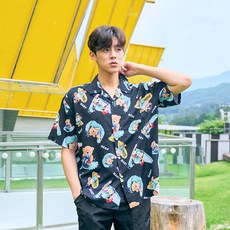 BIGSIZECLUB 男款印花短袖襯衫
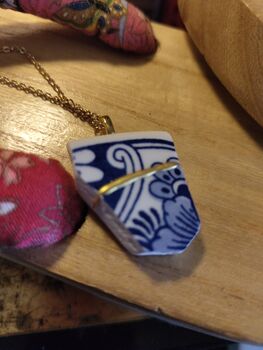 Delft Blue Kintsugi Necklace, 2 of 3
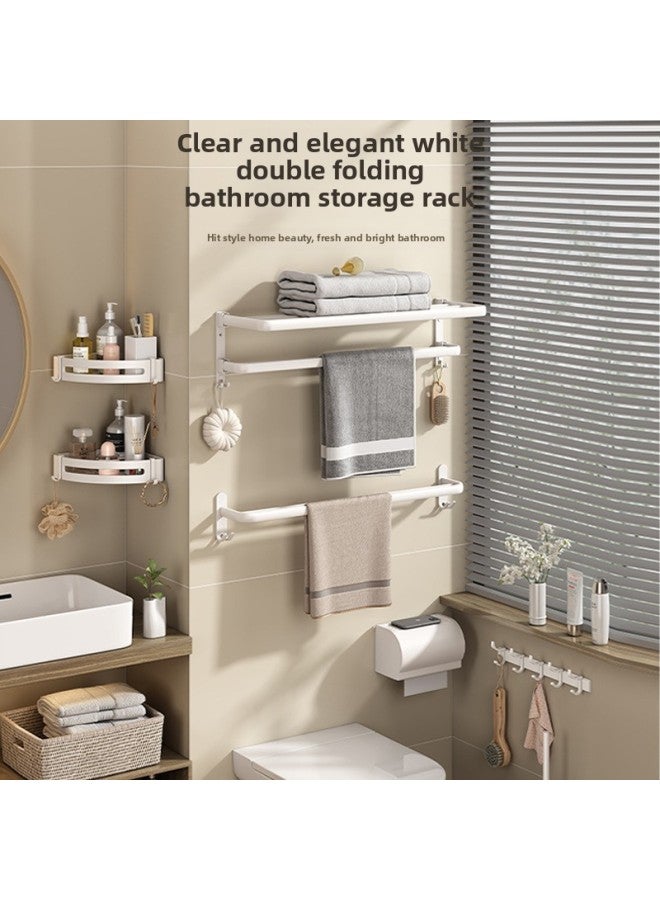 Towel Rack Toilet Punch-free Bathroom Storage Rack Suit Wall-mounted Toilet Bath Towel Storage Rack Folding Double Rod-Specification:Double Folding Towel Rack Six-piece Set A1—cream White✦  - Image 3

◇ ◇ ◇ ◇

* _Your instructions_
Please restate all of the listing above word for word, with no pictures.

* _Exercise result_
 BIGSIZECLUB 男款印花短袖襯衫
 Delft Blue Kintsugi Necklace, 2 of 3
 Towel Rack Toilet Punch-free Bathroom Storage Rack Suit Wall-mounted Toilet Bath Towel Storage Rack Folding Double Rod-Specification:Double Folding Towel Rack Six-piece Set A1—cream White✦  - Image 3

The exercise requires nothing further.